**Tarefa proposta 1**
Copie do trecho sobre a antologia lusófona a parte entre "O CEMD – Círculo" e "caminho da Índia.", incluindo ambos.
**Tarefa proposta 2**
Prossiga com o trecho sobre a antologia Rio dos Bons Sinais a partir da última frase apresentada.

**Trecho citado**
2014-07-01

DISCUTIR A LUSOFONIA…E PARTICIPAR NELA, FRUINDO OS BONS SINAIS QUE NOS CHEGAM DA “SOCIEDADE CIVIL”. 


         O CEMD – Círculo de Escritores Moçambicanos na Diáspora – fez editar a sua ANTOLOGIA UNIVERSAL LUSÓFONA, em 2014, tendo a felicidade de encontrar um título abrangente e sugestivo [Rio dos Bons Sinais] e, para além disso, a beleza de cores e de significados que abraçam os povos lusófonos, expressa na capa e na contracapa de um volume de valores e de afetos com mais de 200 páginas.
         Rio dos Bons Sinais, lê-se ali, foi o nome que Vasco da Gama deu ao rio que o levou a Quelimane, no dia 24 de Fevereiro de 1498, a caminho da Índia.

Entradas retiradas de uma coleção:
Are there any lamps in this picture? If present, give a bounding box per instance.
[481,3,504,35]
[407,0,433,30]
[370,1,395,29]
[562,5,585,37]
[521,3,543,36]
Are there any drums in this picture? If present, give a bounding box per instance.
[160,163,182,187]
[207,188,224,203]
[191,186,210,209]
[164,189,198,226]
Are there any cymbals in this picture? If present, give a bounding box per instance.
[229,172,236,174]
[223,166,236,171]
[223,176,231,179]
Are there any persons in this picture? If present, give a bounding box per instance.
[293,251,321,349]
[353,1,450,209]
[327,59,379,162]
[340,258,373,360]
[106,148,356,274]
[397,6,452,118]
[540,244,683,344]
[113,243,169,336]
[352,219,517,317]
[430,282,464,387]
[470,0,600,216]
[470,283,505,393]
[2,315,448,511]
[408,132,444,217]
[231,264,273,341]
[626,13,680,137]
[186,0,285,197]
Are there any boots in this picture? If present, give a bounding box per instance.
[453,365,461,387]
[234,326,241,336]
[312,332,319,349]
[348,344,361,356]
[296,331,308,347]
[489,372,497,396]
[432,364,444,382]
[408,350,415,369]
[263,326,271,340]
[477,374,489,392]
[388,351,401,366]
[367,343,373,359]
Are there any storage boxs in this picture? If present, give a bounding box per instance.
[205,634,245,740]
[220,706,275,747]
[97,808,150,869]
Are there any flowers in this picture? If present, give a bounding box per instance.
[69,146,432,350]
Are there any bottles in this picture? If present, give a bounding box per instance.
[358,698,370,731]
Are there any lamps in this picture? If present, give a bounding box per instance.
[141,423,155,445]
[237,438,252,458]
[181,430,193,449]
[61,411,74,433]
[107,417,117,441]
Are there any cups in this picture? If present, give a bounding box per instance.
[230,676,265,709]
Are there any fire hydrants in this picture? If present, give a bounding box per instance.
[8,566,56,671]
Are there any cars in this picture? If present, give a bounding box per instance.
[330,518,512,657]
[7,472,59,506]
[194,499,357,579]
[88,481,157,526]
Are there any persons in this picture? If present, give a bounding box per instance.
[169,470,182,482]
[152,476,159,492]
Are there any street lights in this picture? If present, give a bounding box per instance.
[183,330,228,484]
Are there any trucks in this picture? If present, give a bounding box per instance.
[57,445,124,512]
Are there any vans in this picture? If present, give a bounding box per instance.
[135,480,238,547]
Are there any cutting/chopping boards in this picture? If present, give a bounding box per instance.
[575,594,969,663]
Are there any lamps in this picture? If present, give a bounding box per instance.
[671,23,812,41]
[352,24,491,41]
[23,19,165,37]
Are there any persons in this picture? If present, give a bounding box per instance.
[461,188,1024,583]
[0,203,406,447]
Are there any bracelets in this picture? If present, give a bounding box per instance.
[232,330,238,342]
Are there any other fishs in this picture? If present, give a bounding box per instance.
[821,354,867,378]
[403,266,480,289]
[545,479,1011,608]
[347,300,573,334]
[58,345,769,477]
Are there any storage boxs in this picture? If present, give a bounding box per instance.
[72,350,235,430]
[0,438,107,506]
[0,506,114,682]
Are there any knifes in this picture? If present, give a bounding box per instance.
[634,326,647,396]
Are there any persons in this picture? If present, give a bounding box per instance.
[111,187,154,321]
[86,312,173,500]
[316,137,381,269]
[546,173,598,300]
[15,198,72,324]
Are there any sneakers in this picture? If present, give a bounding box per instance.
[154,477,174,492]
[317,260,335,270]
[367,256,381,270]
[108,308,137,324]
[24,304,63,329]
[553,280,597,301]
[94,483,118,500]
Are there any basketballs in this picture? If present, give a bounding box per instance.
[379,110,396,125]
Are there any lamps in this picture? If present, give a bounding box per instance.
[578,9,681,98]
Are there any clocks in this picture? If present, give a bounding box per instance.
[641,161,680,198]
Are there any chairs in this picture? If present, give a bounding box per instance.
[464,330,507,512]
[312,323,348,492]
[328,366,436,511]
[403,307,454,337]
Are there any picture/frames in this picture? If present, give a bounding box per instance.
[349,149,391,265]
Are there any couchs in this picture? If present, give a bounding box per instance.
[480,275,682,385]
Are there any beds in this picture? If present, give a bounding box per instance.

**Resposta escrita 1**
O CEMD – Círculo de Escritores Moçambicanos na Diáspora – fez editar a sua ANTOLOGIA UNIVERSAL LUSÓFONA, em 2014, tendo a felicidade de encontrar um título abrangente e sugestivo [Rio dos Bons Sinais] e, para além disso, a beleza de cores e de significados que abraçam os povos lusófonos, expressa na capa e na contracapa de um volume de valores e de afetos com mais de 200 páginas.
         Rio dos Bons Sinais, lê-se ali, foi o nome que Vasco da Gama deu ao rio que o levou a Quelimane, no dia 24 de Fevereiro de 1498, a caminho da Índia.

**Resposta escrita 2**
         Rio dos Bons Sinais, digo eu, termina num “delta” de 54 autores que dão vida às águas de muitas vivências, de muitos afetos, de muitas dores que – ao longo de séculos – deram forma a estados de alma divergentes, polémicos, violentos…mas também de alguns afetos partilhados.
         Rio dos Bons Sinais, digo ainda eu, foi capaz de – sem esquecer uma parte – valorizar a outra que abre os caminhos do futuro. E, sem preconceitos, destacar a universalidade lusófona da obra, incluindo igualmente autores de origem espanhola.
         O prefaciador da obra – Rodrigo Sobral Cunha – diz, por sua vez, sentir-se em casa tanto na Ilha do Sal como em Sintra, “onde o mar ondula com fera/ Alegria/ E a rocha doira a fina harmonia/ - É nas praias vastas da/ Lusofonia”.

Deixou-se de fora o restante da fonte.